* [Prompt] Please copy each line of the records below that holds the word "marking".

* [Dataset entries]
###

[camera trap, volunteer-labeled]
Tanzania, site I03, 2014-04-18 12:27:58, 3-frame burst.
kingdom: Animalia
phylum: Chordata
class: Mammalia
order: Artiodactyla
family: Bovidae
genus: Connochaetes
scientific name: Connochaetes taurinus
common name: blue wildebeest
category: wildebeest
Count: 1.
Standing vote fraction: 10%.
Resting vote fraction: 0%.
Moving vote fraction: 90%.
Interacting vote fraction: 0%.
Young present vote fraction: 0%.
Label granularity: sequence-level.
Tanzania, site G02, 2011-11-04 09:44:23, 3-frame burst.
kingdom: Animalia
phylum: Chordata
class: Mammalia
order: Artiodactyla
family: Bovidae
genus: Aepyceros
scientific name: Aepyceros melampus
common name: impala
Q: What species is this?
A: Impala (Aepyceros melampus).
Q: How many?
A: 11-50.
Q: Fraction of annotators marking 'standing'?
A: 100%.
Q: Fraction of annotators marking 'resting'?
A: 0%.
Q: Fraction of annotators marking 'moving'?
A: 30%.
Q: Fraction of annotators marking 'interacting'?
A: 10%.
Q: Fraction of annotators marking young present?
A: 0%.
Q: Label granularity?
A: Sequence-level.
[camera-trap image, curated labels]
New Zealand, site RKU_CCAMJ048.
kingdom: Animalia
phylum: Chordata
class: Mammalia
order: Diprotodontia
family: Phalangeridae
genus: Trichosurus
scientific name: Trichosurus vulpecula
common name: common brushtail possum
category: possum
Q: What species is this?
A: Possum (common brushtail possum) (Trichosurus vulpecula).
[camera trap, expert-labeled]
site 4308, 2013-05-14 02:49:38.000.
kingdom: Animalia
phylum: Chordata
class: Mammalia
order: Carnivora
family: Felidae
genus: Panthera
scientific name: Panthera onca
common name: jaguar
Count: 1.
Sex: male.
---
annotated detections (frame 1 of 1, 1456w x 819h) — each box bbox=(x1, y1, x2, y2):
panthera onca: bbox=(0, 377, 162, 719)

###

* [Answer space]
Q: Fraction of annotators marking 'standing'?
Q: Fraction of annotators marking 'resting'?
Q: Fraction of annotators marking 'moving'?
Q: Fraction of annotators marking 'interacting'?
Q: Fraction of annotators marking young present?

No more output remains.